**Texto proporcionado**
%%
En seguida, Jesús le tendió la mano y lo sostuvo, mientras le decía: “Hombre de poca fe, ¿por qué dudaste?”. En cuanto subieron a la barca, el viento se calmó. Los que estaban en ella se postraron ante él, diciendo: “Verdaderamente, tú eres el Hijo de Dios”.

Al llegar a la otra orilla, fueron a Genesaret. Cuando la gente del lugar lo reconoció, difundió la noticia por los alrededores, y le llevaban a todos los enfermos, rogándole que los dejara tocar tan sólo los flecos de su manto, y todos los que lo tocaron quedaron curados.



Palabra de Dios




 


P. Germán Lechini Sacerdote Jesuita. Director del Centro Manresa que pertenece a la Pastoral juvenil y vocacional de la Compañia de Jesús en Argentina y Uruguay 

 

 

Como tantas veces de cara al Evangelio, hemos de reconocer que todos somos como Pedro. Cuántas veces, como a él, el Señor nos ha llamado a la aventura de seguirle, de caminar por sobre los mares de este mundo; cuántas veces nos ha llamado Cristo a poner sólo en él la confianza, a tener fe e ir confirmando a otros en su fe. Y, no obstante, cuántas veces también como Pedro, sentimos que nos hundimos apenas dar tres pasos, y que las certezas de nuestra fe se ahogan frente a todo tipo de dificultades, males y pecados.

Este Evangelio es, entonces, para nosotros. Porque en este Evangelio Pedro acierta en lo que se debe hacer frente a la angustia, frente al ahogo, frente al mal que nos aborda, frente al pecado que nos gana la pulseada.

Se trata de hacer dos cosas:
La primera: gritar con fuerza, en la oración, en el Sagrario, de cara Cristo… Gritar con fuerza “¡Señor, sálvame!”. Lo segundo: levantar las manos, permitiendo así que el Señor tenga de donde agarrarnos.

Muchas veces en la vida, cuando pensamos que no es posible salir a flote, hemos de reconocer que nos falta oración y nos falta poner medios, levantar los brazos, apostar por salir adelante. Es decir, hemos dejado de recurrir a Cristo y hemos acabado por bajar los brazos… Así, angustiados, desesperanzados, nos gana el mar, nos gana el ahogo, nos hundimos.
%%
**Líneas proporcionadas**
%%
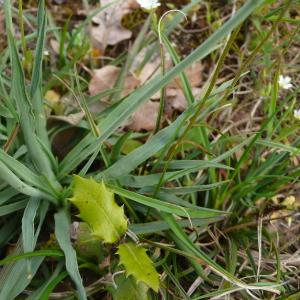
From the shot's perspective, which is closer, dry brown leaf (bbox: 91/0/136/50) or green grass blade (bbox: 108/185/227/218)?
green grass blade (bbox: 108/185/227/218)

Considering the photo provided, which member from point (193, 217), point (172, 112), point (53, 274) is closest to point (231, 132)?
point (172, 112)

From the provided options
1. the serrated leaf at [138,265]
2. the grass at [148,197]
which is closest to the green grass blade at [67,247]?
the grass at [148,197]

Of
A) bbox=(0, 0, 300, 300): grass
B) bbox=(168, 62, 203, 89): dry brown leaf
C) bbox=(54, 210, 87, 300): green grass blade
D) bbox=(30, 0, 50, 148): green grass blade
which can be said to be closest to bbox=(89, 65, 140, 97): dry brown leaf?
bbox=(0, 0, 300, 300): grass

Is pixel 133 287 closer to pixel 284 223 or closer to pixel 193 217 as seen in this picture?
pixel 193 217

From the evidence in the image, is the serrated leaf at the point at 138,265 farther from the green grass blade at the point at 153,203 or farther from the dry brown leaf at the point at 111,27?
the dry brown leaf at the point at 111,27

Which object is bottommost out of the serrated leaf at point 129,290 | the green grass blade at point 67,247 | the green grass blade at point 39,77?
the serrated leaf at point 129,290

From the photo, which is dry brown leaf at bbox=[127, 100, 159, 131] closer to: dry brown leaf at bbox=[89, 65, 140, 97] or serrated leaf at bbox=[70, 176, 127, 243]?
dry brown leaf at bbox=[89, 65, 140, 97]

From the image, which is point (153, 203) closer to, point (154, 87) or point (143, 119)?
point (154, 87)
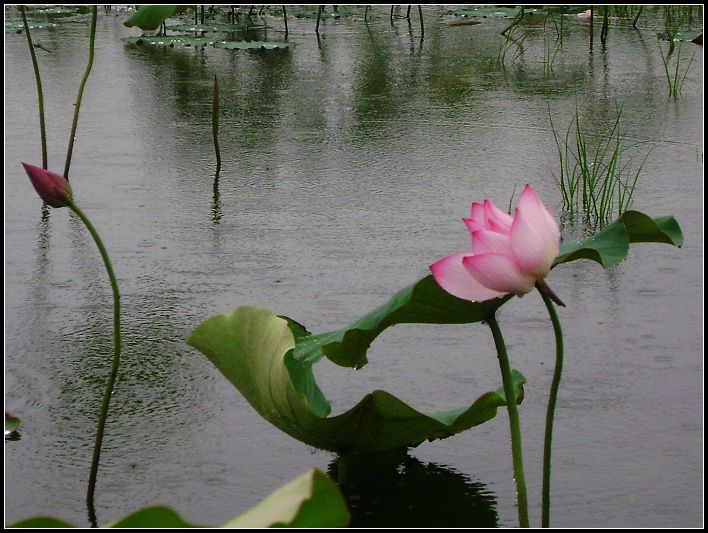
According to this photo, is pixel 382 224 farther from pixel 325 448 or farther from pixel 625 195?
pixel 325 448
%%
**Conjunto de tareas**
• 1. Según el texto sobre el Evangelio, ¿cuáles son las dos cosas que se deben hacer frente a la angustia?
• 2. Extrae sin cambios del texto sobre el Evangelio el tramo que va desde "Este Evangelio es, entonces, para" hasta "de donde agarrarnos.".
Las líneas son material aparte y no forman parte del texto.

**Soluciones**
• 1. Gritar con fuerza "¡Señor, sálvame!" y levantar las manos para que el Señor tenga de donde agarrarnos.

• 2.
Este Evangelio es, entonces, para nosotros. Porque en este Evangelio Pedro acierta en lo que se debe hacer frente a la angustia, frente al ahogo, frente al mal que nos aborda, frente al pecado que nos gana la pulseada.

Se trata de hacer dos cosas:
La primera: gritar con fuerza, en la oración, en el Sagrario, de cara Cristo… Gritar con fuerza “¡Señor, sálvame!”. Lo segundo: levantar las manos, permitiendo así que el Señor tenga de donde agarrarnos.